23 novembro 2024
Lucas Faillace Castelo Branco é advogado, mestre em Direito (LLM) pela King’s College London (KCL), Universidade de Londres, e mestre em Contabilidade pela Universidade Federal da Bahia (UFBA). É ainda especialista em direito tributário pelo Instituto Brasileiro de Estudos Tributários (IBET) e em Direito empresarial (LLM) pela FGV-Rio. É diretor financeiro do Instituto dos Advogados da Bahia (IAB) e sócio de Castelo e Dourado Advogados.
Todo autor sério que trata da liberdade de expressão admite que a proteção desse valor implica aceitar algum dano decorrente de seu exercício. A liberdade de expressão só é invocada quando há atos expressivos controversos que geram incômodo.
Antes de ser uma questão legal, a liberdade de expressão é um problema filosófico. Alegados simpatizantes da liberdade de expressão tratam de defendê-la ressalvando que o limite de seu exercício legítimo é a lei. Essa fórmula aparentemente sedutora – e obviamente simplista – não paira em pé.
O ponto crucial é saber-se se a lei (incluindo-se as decisões judiciais) não suprime substancialmente o exercício da liberdade de expressão, tornando-a mero conceito vazio sem correspondência na realidade. Afinal de contas, até King Jong Un poderia dizer que na Coréia do Norte existe liberdade de expressão exercida nos limites da lei.

◆ Sobre a tarefa ◆
Reproduza fielmente o texto acima sobre liberdade de expressão, de "Antes de ser" até "paira em pé.".

◆ Entradas fornecidas ◆
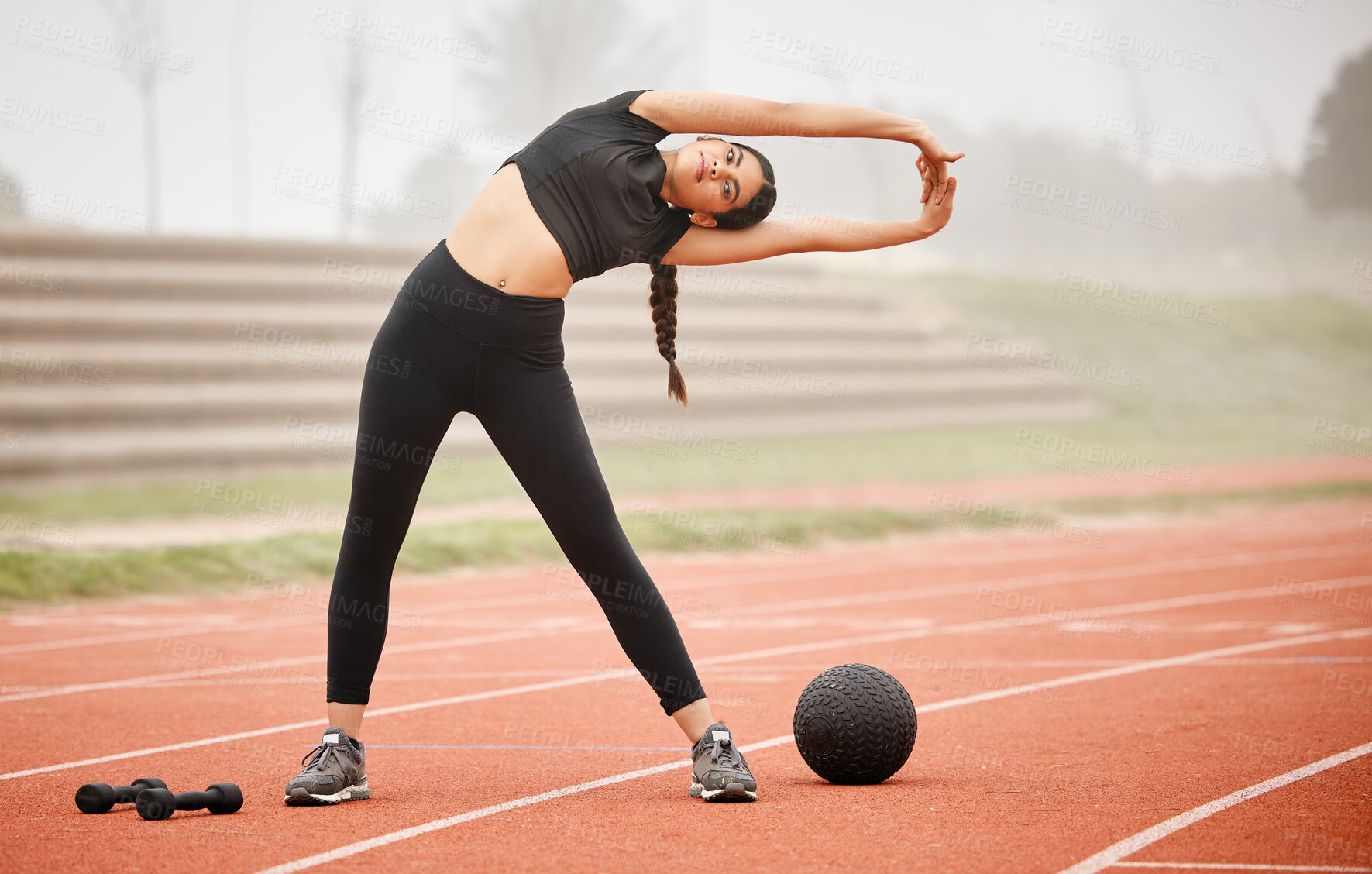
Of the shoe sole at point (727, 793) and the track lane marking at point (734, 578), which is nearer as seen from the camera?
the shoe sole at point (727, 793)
--
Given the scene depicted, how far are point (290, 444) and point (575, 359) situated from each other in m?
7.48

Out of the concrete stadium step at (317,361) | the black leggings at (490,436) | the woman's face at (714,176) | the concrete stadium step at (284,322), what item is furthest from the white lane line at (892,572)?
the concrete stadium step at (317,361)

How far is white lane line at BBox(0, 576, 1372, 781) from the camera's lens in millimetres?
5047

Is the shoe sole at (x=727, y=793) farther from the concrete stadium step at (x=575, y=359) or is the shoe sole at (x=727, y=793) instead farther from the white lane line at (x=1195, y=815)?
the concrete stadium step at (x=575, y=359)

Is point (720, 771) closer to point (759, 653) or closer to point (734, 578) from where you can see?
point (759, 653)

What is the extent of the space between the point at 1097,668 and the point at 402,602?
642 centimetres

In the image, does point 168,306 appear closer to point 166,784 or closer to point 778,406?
==
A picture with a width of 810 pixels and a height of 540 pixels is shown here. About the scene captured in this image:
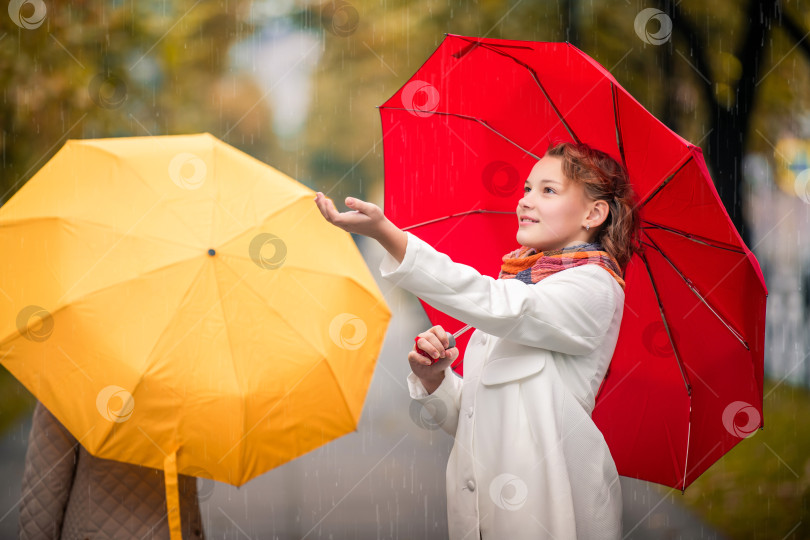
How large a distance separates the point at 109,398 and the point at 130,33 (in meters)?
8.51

◆ Resposta ◆
Antes de ser uma questão legal, a liberdade de expressão é um problema filosófico. Alegados simpatizantes da liberdade de expressão tratam de defendê-la ressalvando que o limite de seu exercício legítimo é a lei. Essa fórmula aparentemente sedutora – e obviamente simplista – não paira em pé.